### Source extract
======

3. Being kind v. being right.
Speaking of personal struggles, being a reviewer was super hard for me when I didn’t love the book I was reading. I’ve gotten to a point in my life where I would nearly ALWAYS choose being kind over being right, and that mindset usually pays off for me. At the very least, I feel much more comfortable in my own skin, which is important when you’re a perpetually socially inept person.
However, when you’re reviewing books you have to think about who you’re trying to serve. When you’re reading and evaluating written works from a critical standpoint, you have to be fair and you have to be honest. I’ve learned to ask myself questions like, “if I liked this trope more, would I have felt this book rated higher?” or “does this really have plot holes or are you just the wrong reader?” If I have done a balanced job of reading a book, and I am able to fairly and accurately articulate my views, then saying I liked something when I didn’t (or scrambling to find the silver lining) is a disservice to my own readers who are looking for a good read. And on the flip side, I’ve been given the opportunity to read some up-and-coming names in romance who have completely blown me away, and they deserve that full, honest credit.
So, in this case I have had to choose being respectful over being kind. It’s a losing battle to try to make everyone happy, and it makes for really boring and dishonest reviews. We have started giving authors a heads up if we believe a book’s potential review is going to be negatively impacted by poor copyediting or proofing, and that has been very helpful in terms of establishing a respectful and supportive relationship with our authors. The goal is always to appreciate the hard work and vulnerability romance authors undertake to create these books. Prioritizing respect above all else is a good, balanced focus.
I’m still hopeful this will bleed into other areas of my people-pleasing life.
4. “You gotta try new foods ‘cause they might taste good”.

======

### Supplied records

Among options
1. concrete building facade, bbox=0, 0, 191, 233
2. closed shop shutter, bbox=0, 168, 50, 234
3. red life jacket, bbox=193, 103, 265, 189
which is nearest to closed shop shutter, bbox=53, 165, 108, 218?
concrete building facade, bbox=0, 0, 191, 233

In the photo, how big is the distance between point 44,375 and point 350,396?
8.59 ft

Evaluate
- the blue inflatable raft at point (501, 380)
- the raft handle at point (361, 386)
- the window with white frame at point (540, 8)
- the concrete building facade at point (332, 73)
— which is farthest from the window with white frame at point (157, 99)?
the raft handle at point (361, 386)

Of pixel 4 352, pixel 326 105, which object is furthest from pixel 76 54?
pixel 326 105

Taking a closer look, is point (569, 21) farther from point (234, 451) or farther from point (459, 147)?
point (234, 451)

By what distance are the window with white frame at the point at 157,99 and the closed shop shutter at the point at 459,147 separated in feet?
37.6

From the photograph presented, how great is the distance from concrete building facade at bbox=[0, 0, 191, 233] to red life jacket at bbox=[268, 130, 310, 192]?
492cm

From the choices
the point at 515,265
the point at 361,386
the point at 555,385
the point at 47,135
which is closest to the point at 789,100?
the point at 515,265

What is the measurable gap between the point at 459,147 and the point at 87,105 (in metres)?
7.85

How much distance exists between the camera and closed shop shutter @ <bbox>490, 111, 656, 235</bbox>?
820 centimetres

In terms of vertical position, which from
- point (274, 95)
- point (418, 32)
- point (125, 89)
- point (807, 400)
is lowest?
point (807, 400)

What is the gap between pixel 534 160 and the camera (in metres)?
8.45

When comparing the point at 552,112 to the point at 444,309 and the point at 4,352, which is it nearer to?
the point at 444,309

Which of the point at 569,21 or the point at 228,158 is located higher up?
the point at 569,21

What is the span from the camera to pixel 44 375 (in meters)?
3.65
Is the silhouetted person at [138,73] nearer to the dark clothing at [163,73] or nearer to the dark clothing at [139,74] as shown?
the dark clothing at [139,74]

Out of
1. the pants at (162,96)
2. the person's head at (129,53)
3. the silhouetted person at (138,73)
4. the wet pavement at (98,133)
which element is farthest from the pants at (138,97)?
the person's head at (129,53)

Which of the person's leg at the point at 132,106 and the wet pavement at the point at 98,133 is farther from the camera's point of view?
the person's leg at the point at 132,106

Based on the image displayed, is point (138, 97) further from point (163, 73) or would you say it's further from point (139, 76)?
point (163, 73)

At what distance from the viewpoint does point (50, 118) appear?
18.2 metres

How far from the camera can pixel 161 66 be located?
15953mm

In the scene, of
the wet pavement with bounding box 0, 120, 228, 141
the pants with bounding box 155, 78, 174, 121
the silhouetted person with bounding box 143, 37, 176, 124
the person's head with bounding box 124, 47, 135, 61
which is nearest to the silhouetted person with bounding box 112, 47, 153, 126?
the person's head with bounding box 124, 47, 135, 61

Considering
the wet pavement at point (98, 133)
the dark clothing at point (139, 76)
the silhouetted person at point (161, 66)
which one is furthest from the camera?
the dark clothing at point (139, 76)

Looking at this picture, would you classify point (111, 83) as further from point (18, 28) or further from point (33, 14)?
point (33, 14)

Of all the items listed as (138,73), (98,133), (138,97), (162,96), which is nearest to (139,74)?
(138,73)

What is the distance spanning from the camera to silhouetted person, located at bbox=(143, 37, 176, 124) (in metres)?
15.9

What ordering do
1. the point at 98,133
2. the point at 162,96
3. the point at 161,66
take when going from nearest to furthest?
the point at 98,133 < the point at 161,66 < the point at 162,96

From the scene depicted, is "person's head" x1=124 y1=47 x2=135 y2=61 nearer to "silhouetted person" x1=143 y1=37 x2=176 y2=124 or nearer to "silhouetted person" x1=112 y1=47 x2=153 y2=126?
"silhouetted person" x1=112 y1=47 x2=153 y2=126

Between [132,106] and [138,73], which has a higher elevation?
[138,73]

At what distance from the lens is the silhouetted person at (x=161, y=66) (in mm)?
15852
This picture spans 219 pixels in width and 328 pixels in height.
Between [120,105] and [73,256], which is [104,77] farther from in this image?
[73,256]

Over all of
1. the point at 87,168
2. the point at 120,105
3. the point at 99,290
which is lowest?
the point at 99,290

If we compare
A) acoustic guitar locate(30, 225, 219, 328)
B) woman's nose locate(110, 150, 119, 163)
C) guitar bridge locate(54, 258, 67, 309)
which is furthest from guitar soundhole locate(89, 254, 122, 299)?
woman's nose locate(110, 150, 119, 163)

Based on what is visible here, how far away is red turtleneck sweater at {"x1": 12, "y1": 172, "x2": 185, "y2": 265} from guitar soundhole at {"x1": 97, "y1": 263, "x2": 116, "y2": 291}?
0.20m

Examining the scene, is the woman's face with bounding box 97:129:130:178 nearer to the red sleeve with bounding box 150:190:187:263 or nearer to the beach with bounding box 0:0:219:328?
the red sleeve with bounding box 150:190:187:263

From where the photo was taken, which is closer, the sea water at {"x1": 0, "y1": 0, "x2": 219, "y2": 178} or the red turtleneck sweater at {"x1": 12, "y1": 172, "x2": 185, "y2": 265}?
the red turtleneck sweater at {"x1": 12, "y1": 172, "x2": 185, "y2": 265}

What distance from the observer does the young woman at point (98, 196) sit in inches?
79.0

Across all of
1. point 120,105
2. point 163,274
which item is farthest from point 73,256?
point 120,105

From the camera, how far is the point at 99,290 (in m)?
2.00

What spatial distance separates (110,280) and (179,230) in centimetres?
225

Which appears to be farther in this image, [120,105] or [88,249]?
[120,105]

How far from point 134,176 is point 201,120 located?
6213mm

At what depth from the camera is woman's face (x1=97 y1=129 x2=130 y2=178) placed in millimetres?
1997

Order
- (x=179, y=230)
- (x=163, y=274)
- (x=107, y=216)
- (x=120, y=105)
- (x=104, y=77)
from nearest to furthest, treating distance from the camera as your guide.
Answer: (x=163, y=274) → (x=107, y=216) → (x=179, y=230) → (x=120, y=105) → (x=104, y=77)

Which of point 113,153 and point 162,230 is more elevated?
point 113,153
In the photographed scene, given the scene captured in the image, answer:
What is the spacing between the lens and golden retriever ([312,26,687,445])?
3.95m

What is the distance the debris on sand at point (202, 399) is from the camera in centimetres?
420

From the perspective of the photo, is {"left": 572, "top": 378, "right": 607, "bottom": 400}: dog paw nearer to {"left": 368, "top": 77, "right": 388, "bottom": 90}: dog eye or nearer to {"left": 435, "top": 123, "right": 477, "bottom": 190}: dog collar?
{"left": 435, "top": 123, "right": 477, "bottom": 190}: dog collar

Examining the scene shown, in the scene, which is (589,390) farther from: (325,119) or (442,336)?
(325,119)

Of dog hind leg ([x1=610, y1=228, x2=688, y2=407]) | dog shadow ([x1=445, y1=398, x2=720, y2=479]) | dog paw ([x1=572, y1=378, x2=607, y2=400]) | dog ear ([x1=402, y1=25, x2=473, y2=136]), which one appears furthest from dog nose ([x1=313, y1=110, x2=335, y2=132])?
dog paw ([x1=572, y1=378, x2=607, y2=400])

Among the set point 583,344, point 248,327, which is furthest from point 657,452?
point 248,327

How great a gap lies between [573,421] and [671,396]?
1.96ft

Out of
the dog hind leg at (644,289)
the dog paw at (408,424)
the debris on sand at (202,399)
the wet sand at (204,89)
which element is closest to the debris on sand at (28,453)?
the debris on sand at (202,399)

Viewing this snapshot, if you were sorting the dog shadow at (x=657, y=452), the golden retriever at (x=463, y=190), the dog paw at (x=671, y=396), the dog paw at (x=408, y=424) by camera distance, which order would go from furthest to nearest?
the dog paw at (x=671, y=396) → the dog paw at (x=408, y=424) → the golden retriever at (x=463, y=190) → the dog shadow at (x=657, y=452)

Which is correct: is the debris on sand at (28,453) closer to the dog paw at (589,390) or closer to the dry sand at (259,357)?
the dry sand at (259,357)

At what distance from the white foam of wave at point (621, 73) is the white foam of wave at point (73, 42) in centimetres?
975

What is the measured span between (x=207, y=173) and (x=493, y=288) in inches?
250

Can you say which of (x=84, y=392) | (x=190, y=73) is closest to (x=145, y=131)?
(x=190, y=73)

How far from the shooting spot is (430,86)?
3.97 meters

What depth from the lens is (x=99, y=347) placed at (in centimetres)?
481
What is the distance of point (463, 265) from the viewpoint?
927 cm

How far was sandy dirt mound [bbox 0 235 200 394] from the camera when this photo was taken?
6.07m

======

### Request 1
The passage on being kind versus being right compares several ways of being. List each one the writer names as chosen over another or passed over for another.
### Request 2
In the passage on being kind versus being right, what have the reviewers started telling authors ahead of time?
### Request 3
Summarize the passage on being kind versus being right in two sentences.

### Correct answer 1
Being kind, being right, being respectful

### Correct answer 2
They give authors a heads up when they believe a book's potential review will be negatively impacted by poor copyediting or proofing.

### Correct answer 3
Although the writer nearly always chooses being kind over being right, reviewing books has required being fair and honest, since praising a book the writer did not like would do a disservice to readers and withhold full credit from authors who deserve it. In reviewing, the writer has therefore chosen being respectful over being kind, including warning authors when poor copyediting or proofing may hurt a review, and the writer hopes this will carry over into other areas of a people-pleasing life.